The fix is structural, not prompt-level
Prompts can't fix DoT. You can tell a model to be more critical, to reconsider, to think step by step, to imagine it's a senior engineer. None of that introduces new information. It just rearranges the model's existing probability mass.
The fix is independent models. Not bigger models. Not better-prompted models. Not fine-tuned reviewer models. Models from different labs with different training data, reviewing the same code, and surfacing disagreement.
Joint Chiefs does this directly. Five providers — OpenAI, Gemini, Grok, Anthropic, and optional Ollama — review in parallel, then debate through up to five rounds with an adaptive early break when positions converge. Findings are anonymized before the final synthesis so the moderator judges arguments, not brands. Four consensus modes — moderatorDecides, strictMajority, bestOfAll, and votingThreshold with per-provider weights from 0.0 to 3.0 — let you tune how disagreement resolves. Claude is the default moderator and reads the full debate before writing the final output.
None of this is exotic. It is the straightforward version of what the MAD paper argued for in 2023. The research is settled. The only open question is how much friction you'll put up with on the way to using it. Download Joint Chiefs or read the MCP setup guide to drop it into any MCP-aware host.
Key takeaways
- Degeneration of Thought is the MAD paper's name for what happens when a model reviews its own output. Confidence rises. Correctness doesn't.
- The cause is structural. Self-review is a second draw from the same distribution. It can't reach information the model was never trained on.
- Sibling models from the same lab share most of their blind spots. A weak substitute for real independence.
- Most AI coding workflows today contain a DoT loop by default. One model writes, reviews, and debugs.
- The fix is a second independent model. Not a better prompt. Prompts can't generate information the model doesn't have.

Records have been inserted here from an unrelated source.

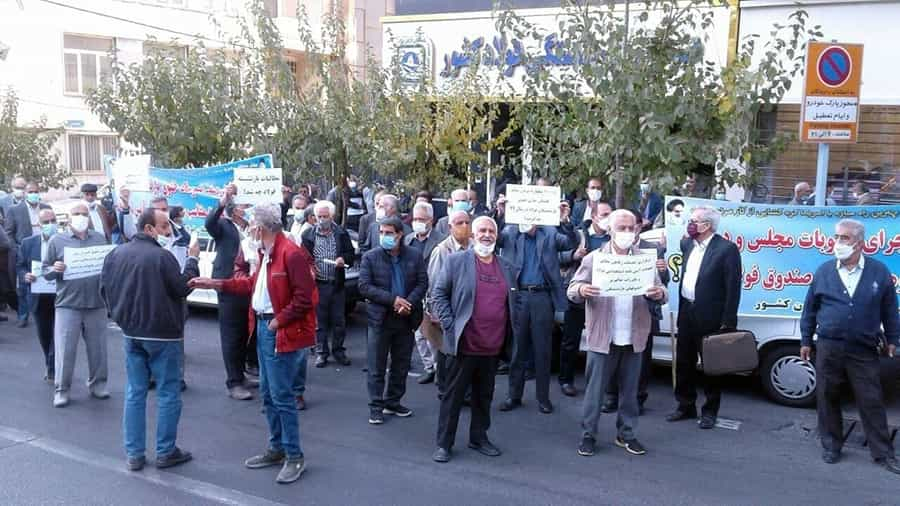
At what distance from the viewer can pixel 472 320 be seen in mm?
6324

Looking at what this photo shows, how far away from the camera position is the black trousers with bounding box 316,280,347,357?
9.37m

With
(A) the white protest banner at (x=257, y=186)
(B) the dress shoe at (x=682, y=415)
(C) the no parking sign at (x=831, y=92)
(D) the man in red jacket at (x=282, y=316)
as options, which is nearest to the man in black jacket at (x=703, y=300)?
(B) the dress shoe at (x=682, y=415)

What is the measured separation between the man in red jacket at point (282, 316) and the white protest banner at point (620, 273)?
2220 millimetres

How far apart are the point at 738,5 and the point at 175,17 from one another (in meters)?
22.6

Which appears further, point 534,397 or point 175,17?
point 175,17

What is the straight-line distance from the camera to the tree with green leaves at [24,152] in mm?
17422

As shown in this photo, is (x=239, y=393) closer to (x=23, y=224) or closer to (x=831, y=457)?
(x=831, y=457)

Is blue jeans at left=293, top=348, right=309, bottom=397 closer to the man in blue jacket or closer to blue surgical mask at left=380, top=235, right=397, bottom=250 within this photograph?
blue surgical mask at left=380, top=235, right=397, bottom=250

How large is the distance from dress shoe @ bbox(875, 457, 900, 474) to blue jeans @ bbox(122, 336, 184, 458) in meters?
5.54

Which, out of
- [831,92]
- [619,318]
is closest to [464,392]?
[619,318]

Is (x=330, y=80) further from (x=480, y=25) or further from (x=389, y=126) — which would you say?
(x=480, y=25)

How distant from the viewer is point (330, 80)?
42.4 feet

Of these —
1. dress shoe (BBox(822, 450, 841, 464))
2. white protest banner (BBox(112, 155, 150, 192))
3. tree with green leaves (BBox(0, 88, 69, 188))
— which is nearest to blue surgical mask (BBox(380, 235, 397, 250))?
dress shoe (BBox(822, 450, 841, 464))

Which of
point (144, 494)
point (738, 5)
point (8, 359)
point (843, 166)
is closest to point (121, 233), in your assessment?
point (8, 359)
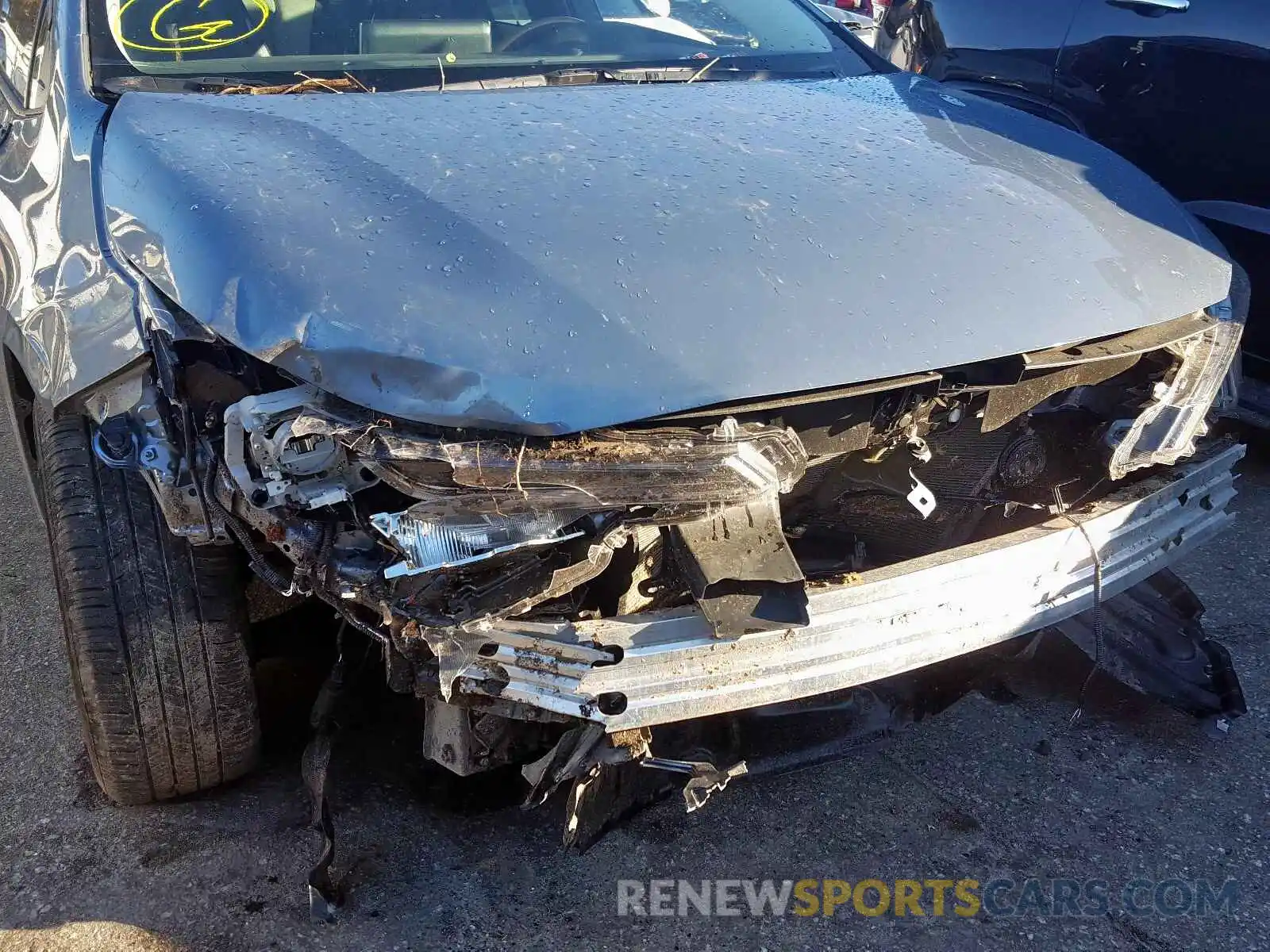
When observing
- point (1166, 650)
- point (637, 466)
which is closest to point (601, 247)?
point (637, 466)

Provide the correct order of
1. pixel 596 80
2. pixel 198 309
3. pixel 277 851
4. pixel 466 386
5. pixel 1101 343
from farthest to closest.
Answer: pixel 596 80 → pixel 277 851 → pixel 1101 343 → pixel 198 309 → pixel 466 386

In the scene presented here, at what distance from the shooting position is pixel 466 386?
1.56 meters

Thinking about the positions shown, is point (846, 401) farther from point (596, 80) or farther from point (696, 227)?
point (596, 80)

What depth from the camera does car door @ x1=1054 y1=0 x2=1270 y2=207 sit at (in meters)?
3.54

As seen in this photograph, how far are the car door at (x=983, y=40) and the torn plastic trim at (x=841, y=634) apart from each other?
2434 mm

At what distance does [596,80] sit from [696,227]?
978 millimetres

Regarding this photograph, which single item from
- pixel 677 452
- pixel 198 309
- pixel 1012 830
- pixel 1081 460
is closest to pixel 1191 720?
pixel 1012 830

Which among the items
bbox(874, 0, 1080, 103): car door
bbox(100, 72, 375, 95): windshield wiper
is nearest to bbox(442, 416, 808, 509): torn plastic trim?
bbox(100, 72, 375, 95): windshield wiper

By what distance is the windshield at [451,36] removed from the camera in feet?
7.85

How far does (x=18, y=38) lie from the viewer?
2654mm

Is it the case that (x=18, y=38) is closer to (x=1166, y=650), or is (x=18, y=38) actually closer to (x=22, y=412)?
(x=22, y=412)

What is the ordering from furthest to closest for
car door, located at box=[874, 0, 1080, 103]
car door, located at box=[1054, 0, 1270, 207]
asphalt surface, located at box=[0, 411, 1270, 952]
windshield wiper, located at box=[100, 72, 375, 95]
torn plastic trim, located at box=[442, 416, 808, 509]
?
1. car door, located at box=[874, 0, 1080, 103]
2. car door, located at box=[1054, 0, 1270, 207]
3. windshield wiper, located at box=[100, 72, 375, 95]
4. asphalt surface, located at box=[0, 411, 1270, 952]
5. torn plastic trim, located at box=[442, 416, 808, 509]

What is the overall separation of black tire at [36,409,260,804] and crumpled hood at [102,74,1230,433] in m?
0.52

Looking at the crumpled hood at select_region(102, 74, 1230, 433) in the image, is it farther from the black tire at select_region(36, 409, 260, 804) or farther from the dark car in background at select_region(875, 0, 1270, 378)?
the dark car in background at select_region(875, 0, 1270, 378)
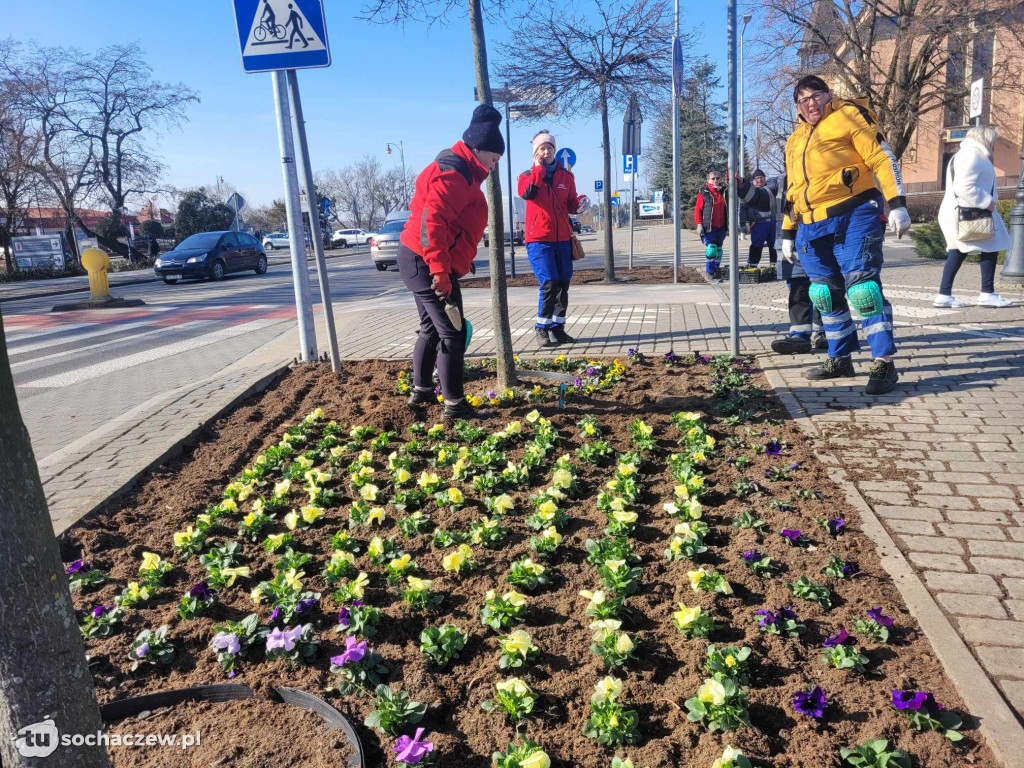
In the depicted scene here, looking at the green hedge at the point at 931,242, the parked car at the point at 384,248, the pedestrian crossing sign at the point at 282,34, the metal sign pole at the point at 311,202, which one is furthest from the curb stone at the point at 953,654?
the parked car at the point at 384,248

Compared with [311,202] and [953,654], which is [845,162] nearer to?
[953,654]

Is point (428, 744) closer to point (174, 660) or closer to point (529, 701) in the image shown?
point (529, 701)

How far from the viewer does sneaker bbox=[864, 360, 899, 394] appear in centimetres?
516

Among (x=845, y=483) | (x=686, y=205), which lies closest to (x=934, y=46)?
(x=845, y=483)

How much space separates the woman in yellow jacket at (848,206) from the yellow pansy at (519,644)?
12.6 feet

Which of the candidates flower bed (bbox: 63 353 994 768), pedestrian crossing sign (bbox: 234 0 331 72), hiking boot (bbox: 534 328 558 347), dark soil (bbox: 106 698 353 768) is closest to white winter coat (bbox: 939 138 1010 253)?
hiking boot (bbox: 534 328 558 347)

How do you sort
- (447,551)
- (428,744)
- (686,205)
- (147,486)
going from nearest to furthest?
(428,744) < (447,551) < (147,486) < (686,205)

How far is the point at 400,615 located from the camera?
2.70m

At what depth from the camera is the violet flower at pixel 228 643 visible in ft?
8.19

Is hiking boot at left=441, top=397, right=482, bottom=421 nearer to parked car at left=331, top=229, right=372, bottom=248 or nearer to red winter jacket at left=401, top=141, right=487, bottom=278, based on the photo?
red winter jacket at left=401, top=141, right=487, bottom=278

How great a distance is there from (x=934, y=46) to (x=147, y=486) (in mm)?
29997

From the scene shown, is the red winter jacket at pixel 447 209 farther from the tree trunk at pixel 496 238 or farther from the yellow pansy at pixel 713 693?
the yellow pansy at pixel 713 693

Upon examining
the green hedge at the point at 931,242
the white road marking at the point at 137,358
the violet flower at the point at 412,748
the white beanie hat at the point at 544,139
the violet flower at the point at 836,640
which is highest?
the white beanie hat at the point at 544,139

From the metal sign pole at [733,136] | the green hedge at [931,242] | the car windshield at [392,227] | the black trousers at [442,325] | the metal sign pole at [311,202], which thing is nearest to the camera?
the black trousers at [442,325]
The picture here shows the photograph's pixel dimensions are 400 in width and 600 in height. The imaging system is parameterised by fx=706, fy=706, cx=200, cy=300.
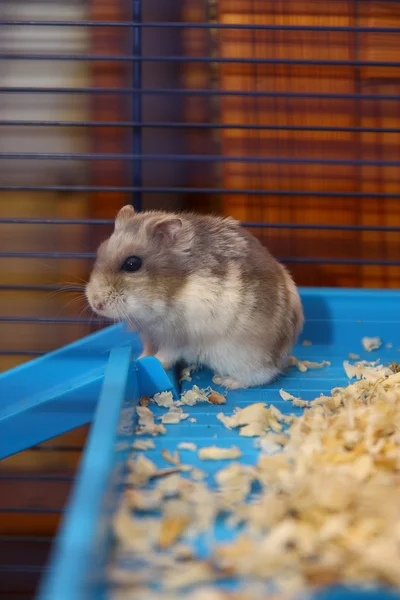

Frequently asked questions
What is Degeneration of Thought?
It's the name Liang et al. gave to a specific failure in their 2023 Multi-Agent Debate paper. When you ask one model to reflect on its own answer, its confidence goes up. Its correctness does not. The model sounds surer of itself without being surer on the things that actually matter.
Why does asking a model to double-check not work?
Because the second pass is drawn from the same distribution as the first. Same training data. Same priors. Same blind spots. A model can't notice what it was never trained to notice. Re-asking isn't a review — it's a second sample from the same well.
Does DoT also apply across sibling models from the same lab?
Mostly, yes. Sibling models share training data, architecture, and most of the RLHF signal. They inherit the same blind spots. A sibling review catches more than literal self-review, but nowhere near what a model from a different lab catches.
What does DoT mean for my day-to-day AI coding workflow?
If one model writes your code and reviews it, you are running a DoT loop. The output will sound confident. That confidence is not evidence. To get a real check you need a second model from a different lab on the same diff — and a way to surface disagreement.
Can better prompting fix DoT?
No. A prompt can make a model hedge more or reconsider harder. It can't give the model information it was never trained on. The fix is structural — a second independent model. Not a better instruction.
How does Joint Chiefs avoid DoT?
Five independent providers — OpenAI, Gemini, Grok, Anthropic, and optional Ollama — review the same code in parallel. Their findings go into a structured debate across up to five rounds. Disagreement is the signal. A moderator reads the full anonymized transcript and writes the final answer based on arguments, not on any one model's self-assessment.